- Direction -
Express each line of the records below as a Markdown table with the columns Row and Line, numbering the rows and leaving out blank lines and the pictures.
** begin Entries supplied **
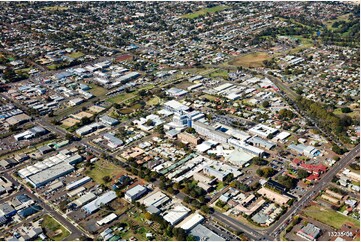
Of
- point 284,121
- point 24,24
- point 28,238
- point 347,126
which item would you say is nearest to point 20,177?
point 28,238

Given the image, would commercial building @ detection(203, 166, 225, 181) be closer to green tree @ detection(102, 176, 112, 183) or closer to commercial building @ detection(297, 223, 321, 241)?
commercial building @ detection(297, 223, 321, 241)

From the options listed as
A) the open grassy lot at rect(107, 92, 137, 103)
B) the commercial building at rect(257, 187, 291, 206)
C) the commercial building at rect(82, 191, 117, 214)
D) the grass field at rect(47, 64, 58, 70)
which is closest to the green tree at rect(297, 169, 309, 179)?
the commercial building at rect(257, 187, 291, 206)

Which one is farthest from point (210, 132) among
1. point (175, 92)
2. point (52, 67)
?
point (52, 67)

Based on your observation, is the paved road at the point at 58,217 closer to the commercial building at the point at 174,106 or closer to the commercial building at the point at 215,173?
** end Entries supplied **
- Response for this exercise -
| Row | Line |
|---|---|
| 1 | Of |
| 2 | - point 284,121 |
| 3 | - point 24,24 |
| 4 | - point 28,238 |
| 5 | - point 347,126 |
| 6 | which item would you say is nearest to point 20,177? |
| 7 | point 28,238 |
| 8 | Given the image, would commercial building @ detection(203, 166, 225, 181) be closer to green tree @ detection(102, 176, 112, 183) or closer to commercial building @ detection(297, 223, 321, 241)? |
| 9 | commercial building @ detection(297, 223, 321, 241) |
| 10 | From the options listed as |
| 11 | A) the open grassy lot at rect(107, 92, 137, 103) |
| 12 | B) the commercial building at rect(257, 187, 291, 206) |
| 13 | C) the commercial building at rect(82, 191, 117, 214) |
| 14 | D) the grass field at rect(47, 64, 58, 70) |
| 15 | which is closest to the green tree at rect(297, 169, 309, 179)? |
| 16 | the commercial building at rect(257, 187, 291, 206) |
| 17 | Which one is farthest from point (210, 132) among |
| 18 | 1. point (175, 92) |
| 19 | 2. point (52, 67) |
| 20 | ? |
| 21 | point (52, 67) |
| 22 | Based on your observation, is the paved road at the point at 58,217 closer to the commercial building at the point at 174,106 or closer to the commercial building at the point at 215,173? |